21
Подойдя к зеркалу, Айгинто удивился:
— А верно люди говорят, что я похудел сильно. Ай, какой худой, какой некрасивый стал…
Но тут же забыв об этом, председатель быстро убрал со стола лишние бумаги, принялся писать в район рапорт о ходе выполнения пушного плана.
Ему было что сказать о своем колхозе районному руководству. До конца сезона охоты еще оставалось два месяца — февраль и март, — а до выполнения плана вместе с фронтовым заданием не хватало всего двадцати восьми песцов.
Устало потянувшись, Айгинто впервые за эту напряженную зиму почувствовал себя успокоенным, удовлетворенным. Тепло родного дома, в котором он последнее время бывал редко, разморило его. Айгинто временами даже поглядывал на мягкую, застланную пушистым одеялом кровать: не вздремнуть ли часок-другой? Но слать днем ему казалось зазорным.

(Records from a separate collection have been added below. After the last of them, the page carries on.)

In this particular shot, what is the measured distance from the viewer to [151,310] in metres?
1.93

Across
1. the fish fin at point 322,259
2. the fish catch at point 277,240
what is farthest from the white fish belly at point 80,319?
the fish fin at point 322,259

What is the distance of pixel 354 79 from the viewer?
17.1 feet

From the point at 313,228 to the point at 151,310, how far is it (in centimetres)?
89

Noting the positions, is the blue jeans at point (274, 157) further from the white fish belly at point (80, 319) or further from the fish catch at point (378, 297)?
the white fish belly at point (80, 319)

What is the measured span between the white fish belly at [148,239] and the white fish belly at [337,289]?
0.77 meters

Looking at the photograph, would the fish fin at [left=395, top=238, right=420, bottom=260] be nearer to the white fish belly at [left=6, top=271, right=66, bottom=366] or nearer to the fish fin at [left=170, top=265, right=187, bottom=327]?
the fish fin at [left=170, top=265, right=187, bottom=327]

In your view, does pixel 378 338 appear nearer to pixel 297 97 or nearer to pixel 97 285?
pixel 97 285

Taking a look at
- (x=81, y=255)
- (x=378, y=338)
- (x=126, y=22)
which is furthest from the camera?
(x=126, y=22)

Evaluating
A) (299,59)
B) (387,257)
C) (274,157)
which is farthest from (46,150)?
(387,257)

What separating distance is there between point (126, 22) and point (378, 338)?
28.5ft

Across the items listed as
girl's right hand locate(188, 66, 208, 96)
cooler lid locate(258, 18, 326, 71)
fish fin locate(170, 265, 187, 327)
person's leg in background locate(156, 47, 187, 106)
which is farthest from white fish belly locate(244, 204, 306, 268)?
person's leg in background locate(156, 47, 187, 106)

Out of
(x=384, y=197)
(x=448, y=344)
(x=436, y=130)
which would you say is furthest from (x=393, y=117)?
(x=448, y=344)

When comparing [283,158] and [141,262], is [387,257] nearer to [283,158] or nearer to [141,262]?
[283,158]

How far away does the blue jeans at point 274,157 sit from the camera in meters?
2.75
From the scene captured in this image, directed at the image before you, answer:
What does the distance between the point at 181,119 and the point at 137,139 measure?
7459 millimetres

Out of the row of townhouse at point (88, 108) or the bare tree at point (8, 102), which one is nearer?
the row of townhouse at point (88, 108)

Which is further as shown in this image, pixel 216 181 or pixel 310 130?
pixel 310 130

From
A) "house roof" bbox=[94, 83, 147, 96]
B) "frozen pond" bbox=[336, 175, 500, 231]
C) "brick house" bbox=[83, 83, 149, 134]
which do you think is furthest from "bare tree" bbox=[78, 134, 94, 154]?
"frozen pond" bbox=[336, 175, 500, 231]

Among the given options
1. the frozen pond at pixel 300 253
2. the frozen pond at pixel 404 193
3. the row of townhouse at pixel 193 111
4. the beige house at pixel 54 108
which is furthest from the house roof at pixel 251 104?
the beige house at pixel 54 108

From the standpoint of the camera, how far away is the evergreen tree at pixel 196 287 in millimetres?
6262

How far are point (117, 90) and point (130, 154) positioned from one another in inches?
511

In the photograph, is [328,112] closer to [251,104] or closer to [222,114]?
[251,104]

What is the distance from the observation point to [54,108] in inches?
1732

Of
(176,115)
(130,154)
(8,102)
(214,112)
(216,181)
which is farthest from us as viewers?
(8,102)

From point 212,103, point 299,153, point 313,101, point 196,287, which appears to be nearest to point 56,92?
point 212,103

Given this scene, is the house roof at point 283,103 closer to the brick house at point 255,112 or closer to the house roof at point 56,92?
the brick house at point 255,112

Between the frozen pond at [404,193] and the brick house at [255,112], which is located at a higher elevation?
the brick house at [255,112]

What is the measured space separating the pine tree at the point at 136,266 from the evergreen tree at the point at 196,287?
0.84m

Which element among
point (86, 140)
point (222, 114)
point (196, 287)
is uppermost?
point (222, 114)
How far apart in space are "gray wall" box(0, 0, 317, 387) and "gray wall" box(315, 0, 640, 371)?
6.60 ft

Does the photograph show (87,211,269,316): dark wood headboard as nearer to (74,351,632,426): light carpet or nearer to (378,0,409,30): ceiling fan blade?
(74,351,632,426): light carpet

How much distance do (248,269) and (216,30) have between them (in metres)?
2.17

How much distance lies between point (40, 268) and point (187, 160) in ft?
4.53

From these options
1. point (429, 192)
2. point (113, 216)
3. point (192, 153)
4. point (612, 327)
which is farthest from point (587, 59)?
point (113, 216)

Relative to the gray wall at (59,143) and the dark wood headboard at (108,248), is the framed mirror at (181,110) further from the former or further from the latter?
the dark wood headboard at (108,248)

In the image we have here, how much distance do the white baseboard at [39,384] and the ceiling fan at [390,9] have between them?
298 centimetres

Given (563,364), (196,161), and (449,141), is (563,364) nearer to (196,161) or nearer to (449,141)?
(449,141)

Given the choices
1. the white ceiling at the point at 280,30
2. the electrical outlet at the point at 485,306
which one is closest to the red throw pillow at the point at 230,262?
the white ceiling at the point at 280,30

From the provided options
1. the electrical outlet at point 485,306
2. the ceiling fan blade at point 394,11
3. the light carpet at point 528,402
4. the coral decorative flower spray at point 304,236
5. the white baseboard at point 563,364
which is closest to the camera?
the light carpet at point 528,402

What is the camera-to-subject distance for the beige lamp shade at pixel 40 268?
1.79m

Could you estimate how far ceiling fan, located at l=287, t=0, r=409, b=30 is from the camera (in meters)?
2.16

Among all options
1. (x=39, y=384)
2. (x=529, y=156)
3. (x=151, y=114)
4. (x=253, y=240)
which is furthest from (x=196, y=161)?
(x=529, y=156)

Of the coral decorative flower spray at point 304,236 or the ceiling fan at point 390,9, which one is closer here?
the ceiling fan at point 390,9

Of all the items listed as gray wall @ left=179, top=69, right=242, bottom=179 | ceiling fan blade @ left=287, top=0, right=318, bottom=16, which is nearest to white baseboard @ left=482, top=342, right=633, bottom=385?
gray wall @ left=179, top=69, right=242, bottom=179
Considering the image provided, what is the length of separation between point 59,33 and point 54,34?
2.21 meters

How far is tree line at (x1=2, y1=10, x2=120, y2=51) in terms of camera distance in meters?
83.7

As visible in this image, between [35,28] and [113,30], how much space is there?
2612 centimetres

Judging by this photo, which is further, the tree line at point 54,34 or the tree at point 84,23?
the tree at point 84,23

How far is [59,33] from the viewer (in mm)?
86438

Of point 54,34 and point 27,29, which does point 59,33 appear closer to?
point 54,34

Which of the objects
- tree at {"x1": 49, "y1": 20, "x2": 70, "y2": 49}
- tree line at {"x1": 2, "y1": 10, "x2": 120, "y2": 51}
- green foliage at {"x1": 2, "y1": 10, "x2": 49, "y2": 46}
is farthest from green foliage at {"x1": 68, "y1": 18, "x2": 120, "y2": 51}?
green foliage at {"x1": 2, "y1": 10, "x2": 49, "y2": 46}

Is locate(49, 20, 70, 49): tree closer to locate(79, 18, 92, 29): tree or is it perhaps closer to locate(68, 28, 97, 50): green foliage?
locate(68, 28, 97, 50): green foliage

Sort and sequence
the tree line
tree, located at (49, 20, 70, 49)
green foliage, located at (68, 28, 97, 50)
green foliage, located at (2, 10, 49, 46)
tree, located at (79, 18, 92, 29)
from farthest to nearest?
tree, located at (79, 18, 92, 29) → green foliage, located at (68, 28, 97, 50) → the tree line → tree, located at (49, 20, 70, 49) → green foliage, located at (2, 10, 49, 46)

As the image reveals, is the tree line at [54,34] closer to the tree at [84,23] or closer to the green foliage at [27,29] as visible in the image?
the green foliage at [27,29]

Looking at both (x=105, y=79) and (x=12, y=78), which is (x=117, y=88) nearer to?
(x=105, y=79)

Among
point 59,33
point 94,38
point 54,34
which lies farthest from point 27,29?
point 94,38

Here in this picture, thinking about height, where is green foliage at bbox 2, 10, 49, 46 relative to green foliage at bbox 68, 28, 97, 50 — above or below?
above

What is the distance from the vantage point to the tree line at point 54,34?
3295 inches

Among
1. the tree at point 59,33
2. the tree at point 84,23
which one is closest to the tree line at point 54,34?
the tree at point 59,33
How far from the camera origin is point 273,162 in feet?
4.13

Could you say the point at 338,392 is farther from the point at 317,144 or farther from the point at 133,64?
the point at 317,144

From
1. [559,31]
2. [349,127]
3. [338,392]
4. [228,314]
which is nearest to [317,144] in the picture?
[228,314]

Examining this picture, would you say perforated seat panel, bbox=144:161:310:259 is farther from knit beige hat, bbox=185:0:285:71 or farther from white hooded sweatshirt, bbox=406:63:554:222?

Соблазн был все же велик. Айгинто встал, еще раз потянулся, аппетитно зевнул. В доме было тихо. Старушка мать ушла к соседям, Гивэй уехал на охотничий участок. Ничего не стоило прилечь на кровать и поспать хотя бы полчасика. Конфузливо улыбаясь, словно делая что-то невероятно постыдное, Айгинто нерешительно снял торбаза, прилег на кровать. Закрыв глаза, он представил себе лицо Тимлю. «Как она испугалась вчера, когда я застал ее в яранге одну и поцеловал. Странная она все же. Я думал, что рассержу ее, что она даже ругаться станет. А она просто испугалась и все… И ни чем, ни чем не ответила мне. Как будто я совсем чужой для нее; неужели так будет всегда?» Айгинто привстал с постели. Последняя мысль ему показалась просто дикой, и он поспешил прогнать ее прочь.
Представив себе Тимлю в роли хозяйки своего дома, Айгинто мечтательно улыбнулся.
И вдруг дверь отворилась и на пороге показался Рультын. Худощавое лицо его с темным пушком над верхней губой было необычайно возбужденным. Сконфуженный, что застал председателя днем на кровати, он невольно переступил с ноги на ногу, расстегнул меховую куртку, потрогал руками свои многочисленные нагрудные значки. Айгинто смутился не меньше Рультына.
— Может, я не вовремя пришел, может, ты заболел? — прокашливаясь, спросил бригадир-комсомолец.
Айгинто мгновение подумал и честно признался:
— Знаешь, сам удивляюсь, как такое получилось… Стыдно даже.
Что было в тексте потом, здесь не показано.